Exploring and Cleaning the Operational Data
Before building the warehouse, you must explore the source database. Use SQL queries to understand data quality. For example:
-- Check for NULLs in key columns
SELECT COUNT(*) FROM MStay.REVIEW WHERE REVIEW_ID IS NULL;
-- Find duplicate bookings
SELECT BOOKING_ID, COUNT(*) FROM MStay.BOOKING GROUP BY BOOKING_ID HAVING COUNT(*) > 1;Common cleaning strategies include removing duplicates, handling missing values (e.g., setting default values or deleting rows), and standardizing formats. For instance, if Listing_Min_Nights is negative, you might set it to 1.
Designing the Star Schema
The star schema centers on a fact table linked to dimension tables. For M-Stay, we create a FactBooking table with measures like Booking_Cost, Booking_Duration, and counts. Dimensions include:
- DimListing: Listing_Title, Listing_Price, Listing_Min_Nights, Listing_Max_Nights, Prop_ID, Type_ID, Host_ID
- DimGuest: Guest_ID, Guest_Name
- DimHost: Host_ID, Host_Name, Host_Location
- DimProperty: Prop_ID, Prop_Description, Prop_Num_Beds, etc.
- DimDate: Date, Month, Year, Season
- DimChannel: Channel_ID, Channel_Name
- DimListingType: Type_ID, Type_Description
Derived attributes like listing season (Spring: 9-11, Summer: 12-2, Autumn: 3-5, Winter: 6-8) and booking duration category (short-term: <30, medium: 30-90, long-term: >90 nights) are added to dimensions.
Answering Business Questions
With the star schema, you can answer queries like:
- How many long-term stay listings are on Facebook? (Join DimListing, DimChannel, and FactBooking)
- How many summer listings for 'Entire home/apt' in medium price range? (Use DimDate, DimListingType)
- How many bookings for 'Private rooms' with short-term stay in 2015? (Filter by DimDate, DimListingType, and duration)
Implementing the Schema in SQL
Create dimension tables first, then the fact table. Example for DimDate:
CREATE TABLE DimDate (
DateKey DATE PRIMARY KEY,
Month NUMBER,
Year NUMBER,
Season VARCHAR2(10)
);Populate it with calendar data. Then create fact table:
CREATE TABLE FactBooking (
Booking_ID NUMBER PRIMARY KEY,
Listing_ID NUMBER REFERENCES DimListing(Listing_ID),
Guest_ID NUMBER REFERENCES DimGuest(Guest_ID),
Booking_Date DATE REFERENCES DimDate(DateKey),
Booking_Cost NUMBER,
Booking_Duration NUMBER,
Num_Guests NUMBER
);After creation, insert transformed data from the operational database.

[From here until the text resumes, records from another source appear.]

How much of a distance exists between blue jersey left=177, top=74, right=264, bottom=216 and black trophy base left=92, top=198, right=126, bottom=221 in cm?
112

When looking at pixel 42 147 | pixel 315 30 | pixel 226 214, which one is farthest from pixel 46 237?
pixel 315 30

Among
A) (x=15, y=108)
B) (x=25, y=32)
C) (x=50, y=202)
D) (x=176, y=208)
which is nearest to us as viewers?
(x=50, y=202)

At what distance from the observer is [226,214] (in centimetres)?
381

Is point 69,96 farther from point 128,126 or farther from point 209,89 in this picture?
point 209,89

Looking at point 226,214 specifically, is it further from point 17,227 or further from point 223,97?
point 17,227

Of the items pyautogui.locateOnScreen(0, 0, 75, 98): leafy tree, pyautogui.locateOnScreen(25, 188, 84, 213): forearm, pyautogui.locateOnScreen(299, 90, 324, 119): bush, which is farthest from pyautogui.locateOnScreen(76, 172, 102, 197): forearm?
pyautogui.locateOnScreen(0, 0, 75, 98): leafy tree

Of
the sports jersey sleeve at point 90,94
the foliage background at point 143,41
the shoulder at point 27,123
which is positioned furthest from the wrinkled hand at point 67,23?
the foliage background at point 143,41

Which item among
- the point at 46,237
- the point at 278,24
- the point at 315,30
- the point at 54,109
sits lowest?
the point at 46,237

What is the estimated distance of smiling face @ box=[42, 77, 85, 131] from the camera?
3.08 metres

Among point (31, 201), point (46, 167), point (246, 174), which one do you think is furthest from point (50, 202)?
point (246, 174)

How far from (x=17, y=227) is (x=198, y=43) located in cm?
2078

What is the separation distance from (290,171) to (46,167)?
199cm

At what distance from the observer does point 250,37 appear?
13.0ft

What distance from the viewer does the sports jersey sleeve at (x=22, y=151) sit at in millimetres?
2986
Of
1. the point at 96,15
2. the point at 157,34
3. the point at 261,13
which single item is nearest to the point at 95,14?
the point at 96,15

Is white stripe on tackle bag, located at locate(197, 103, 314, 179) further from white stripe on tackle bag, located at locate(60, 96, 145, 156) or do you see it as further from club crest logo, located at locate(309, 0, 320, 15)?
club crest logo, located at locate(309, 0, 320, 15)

Increasing Granularity (Design Task B)
To drill down, you can add more detailed dimensions or measures. Suggestions include:
- Add a DimTime table with hour/minute to analyze booking times.

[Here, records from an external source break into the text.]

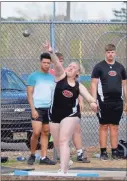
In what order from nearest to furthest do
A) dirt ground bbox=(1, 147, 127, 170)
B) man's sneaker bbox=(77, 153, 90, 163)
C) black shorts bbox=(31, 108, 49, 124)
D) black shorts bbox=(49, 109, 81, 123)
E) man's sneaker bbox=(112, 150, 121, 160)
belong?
black shorts bbox=(49, 109, 81, 123) → dirt ground bbox=(1, 147, 127, 170) → black shorts bbox=(31, 108, 49, 124) → man's sneaker bbox=(77, 153, 90, 163) → man's sneaker bbox=(112, 150, 121, 160)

- Include DimAmenity to see which amenities affect bookings.
- Add DimReview with individual review ratings.
- Break down booking cost into base cost and extra fees.
These additions allow deeper analysis, such as peak booking hours or the impact of specific amenities on ratings.
Conclusion
Building a data warehouse for M-Stay transforms raw transactional data into a powerful BI tool. By following this tutorial, you've learned to clean data, design a star schema, implement it in SQL, and suggest granularity improvements. This skillset is highly relevant in industries like e-commerce, finance, and even gaming, where player behavior analysis uses similar star schemas. Start applying these concepts to your own projects!